Trecho fornecido:
"""
Longe de mim dizer que na Itália não há problemas, muito pelo contrário! Claro que sim. O desemprego é uma das maiores preocupações dos italianos, as dívidas interna e externa são realmente preocupantes e que se arrastam desde o pós-Segunda Guerra Mundial. As taxas de natalidade estão despencando e o aumento do envelhecimento populacional é outra questão que preocupa os italianos.
Mas mesmo com todos os problemas que a Itália enfrenta, tenho muito orgulho desta pátria que me abraçou, que está me ajudando a conquistar uma nova vida cheia de oportunidades e que estará para sempre no meu coração e no da minha família. Espero que com este texto eu tenha te encorajado a ver a Itália com outros olhos. E que ela não seja apenas um país que lhe concederá um passaporte europeu.
Arrivederci!
"""
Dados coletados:
"""
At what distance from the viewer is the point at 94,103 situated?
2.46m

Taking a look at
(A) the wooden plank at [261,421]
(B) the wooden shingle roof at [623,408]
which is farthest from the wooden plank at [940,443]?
"""
Tarefas obrigatórias:
**A.** Responda, com base no trecho sobre a Itália, uma pergunta por linha:
(i) Desde quando se arrastam as dívidas interna e externa?
(ii) Quais duas tendências demográficas são apontadas como preocupações dos italianos?
(iii) O que o texto espera que a Itália não seja apenas?
**B.** Redija a continuação do trecho sobre a Itália a partir da última frase apresentada.

Respostas esperadas:
**A.**
(i) Desde o pós-Segunda Guerra Mundial.
(ii) A queda das taxas de natalidade e o aumento do envelhecimento populacional.
(iii) Um país que concederá ao leitor um passaporte europeu.

**B.**
1 Comment
Com esse texto você tirou as palavras da minha boca. Sempre pensei como você na questão “moral” de se ter uma cidadania italiana. Existem tantos descendentes de espanhóis, alemães e portugueses que não conseguem a cidadania, enquanto para nós o direito está debaixo de nossos narizes.
De resto eu gostaria que as pessoas fossem mais positivas em relação à Itália. Já desisti várias vezes de reconstruir minhas origens aí depois de tantos comentários ruins a respeito do país e dos italianos. Seu texto me encorajou novamente. Obrigado.